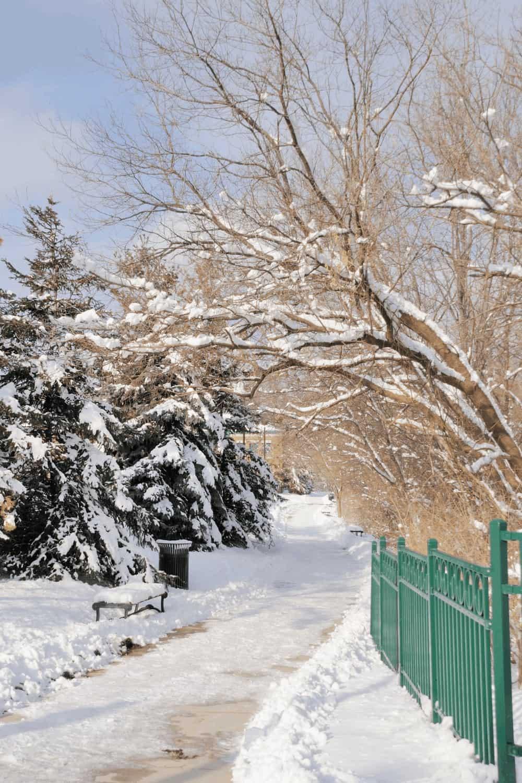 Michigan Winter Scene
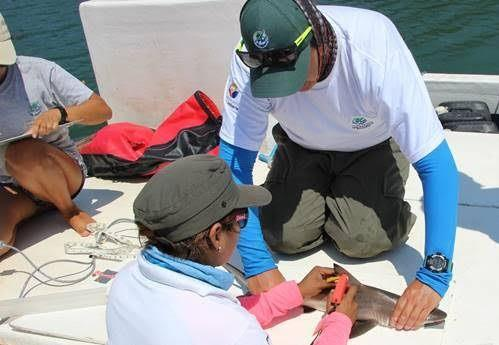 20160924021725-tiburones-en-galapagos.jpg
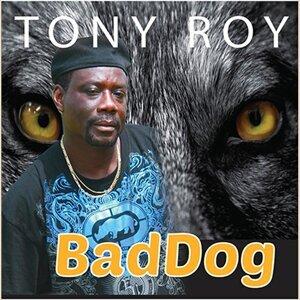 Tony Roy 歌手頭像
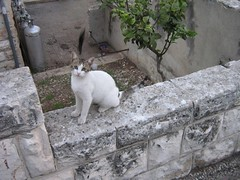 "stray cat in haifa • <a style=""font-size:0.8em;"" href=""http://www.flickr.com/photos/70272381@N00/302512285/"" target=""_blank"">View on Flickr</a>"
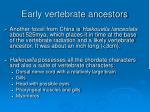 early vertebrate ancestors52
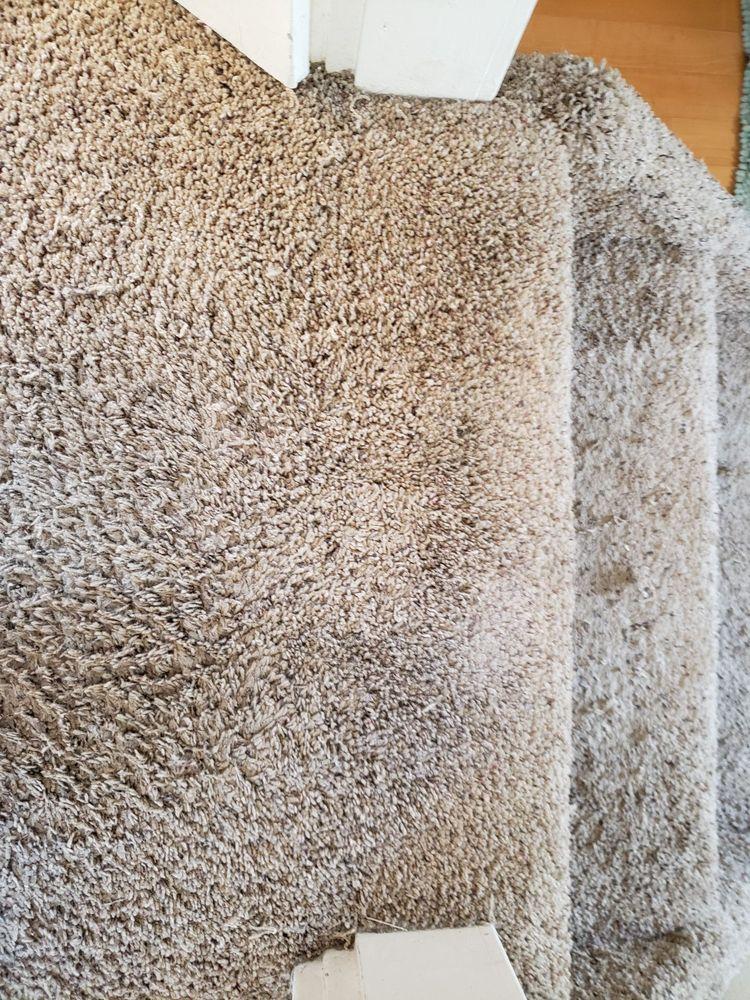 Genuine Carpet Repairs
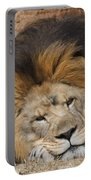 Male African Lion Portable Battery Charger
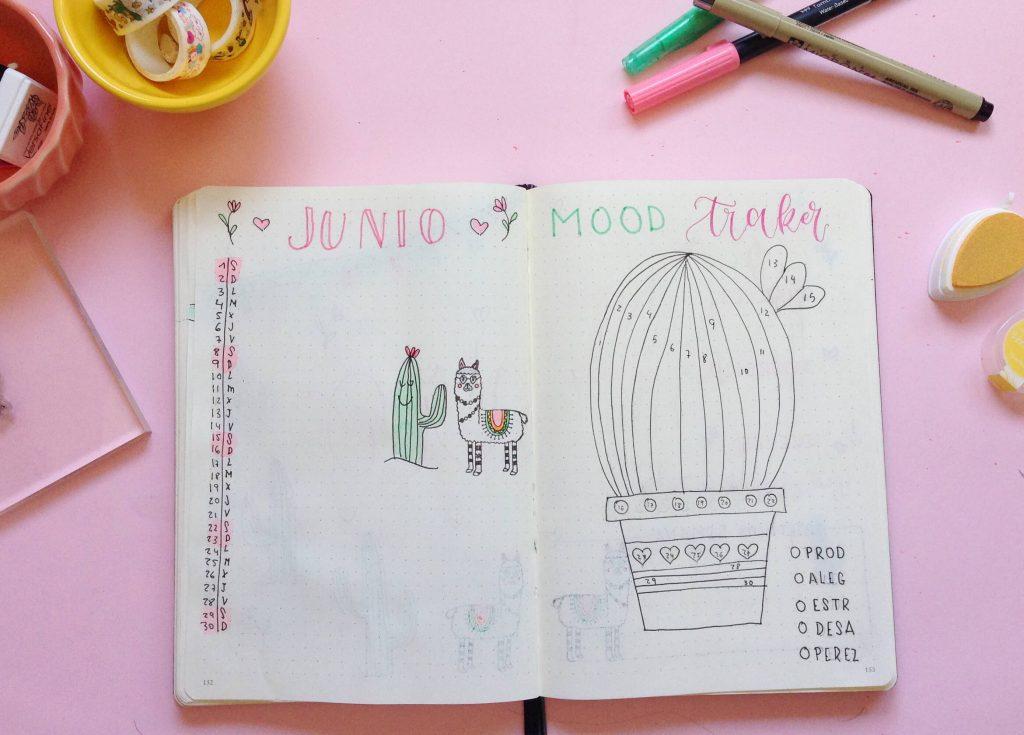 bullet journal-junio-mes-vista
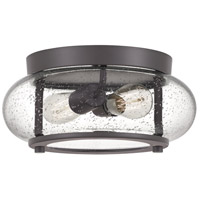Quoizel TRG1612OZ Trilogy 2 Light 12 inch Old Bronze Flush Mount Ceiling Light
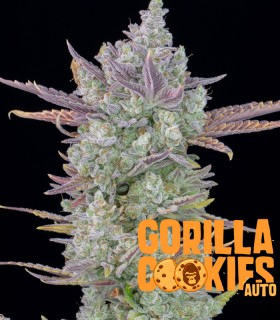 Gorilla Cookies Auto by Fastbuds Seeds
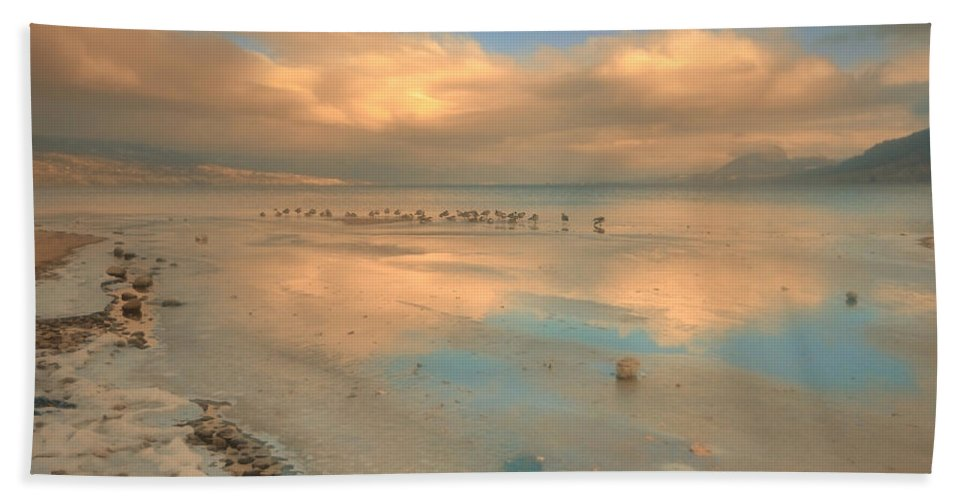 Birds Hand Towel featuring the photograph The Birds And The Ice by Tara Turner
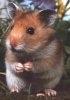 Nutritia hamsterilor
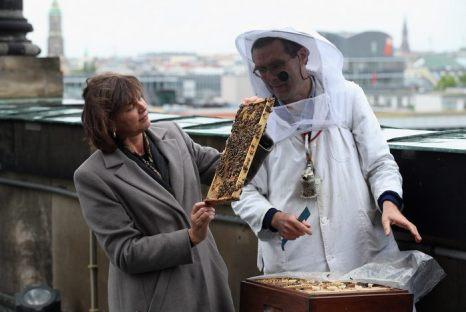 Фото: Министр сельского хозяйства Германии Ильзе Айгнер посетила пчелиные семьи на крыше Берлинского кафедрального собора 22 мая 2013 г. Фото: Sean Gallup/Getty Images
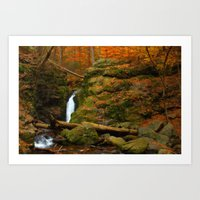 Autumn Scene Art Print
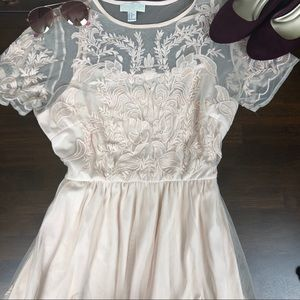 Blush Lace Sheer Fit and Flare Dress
☆ ☆ ☆ ☆ ☆ ☆ ☆
• What is needed
Begin the copy at the line containing "20160924021725-tiburones-en-galapagos.jpg" and end it at the last line of the records; transcribe exactly and exclude pictures.

• Your solution
 20160924021725-tiburones-en-galapagos.jpg
 Tony Roy 歌手頭像
 "stray cat in haifa • <a style=""font-size:0.8em;"" href=""http://www.flickr.com/photos/70272381@N00/302512285/"" target=""_blank"">View on Flickr</a>"
 early vertebrate ancestors52
 Genuine Carpet Repairs
 Male African Lion Portable Battery Charger
 bullet journal-junio-mes-vista
Quoizel TRG1612OZ Trilogy 2 Light 12 inch Old Bronze Flush Mount Ceiling Light
 Gorilla Cookies Auto by Fastbuds Seeds
 Birds Hand Towel featuring the photograph The Birds And The Ice by Tara Turner
 Nutritia hamsterilor
 Фото: Министр сельского хозяйства Германии Ильзе Айгнер посетила пчелиные семьи на крыше Берлинского кафедрального собора 22 мая 2013 г. Фото: Sean Gallup/Getty Images
 Autumn Scene Art Print
 Blush Lace Sheer Fit and Flare Dress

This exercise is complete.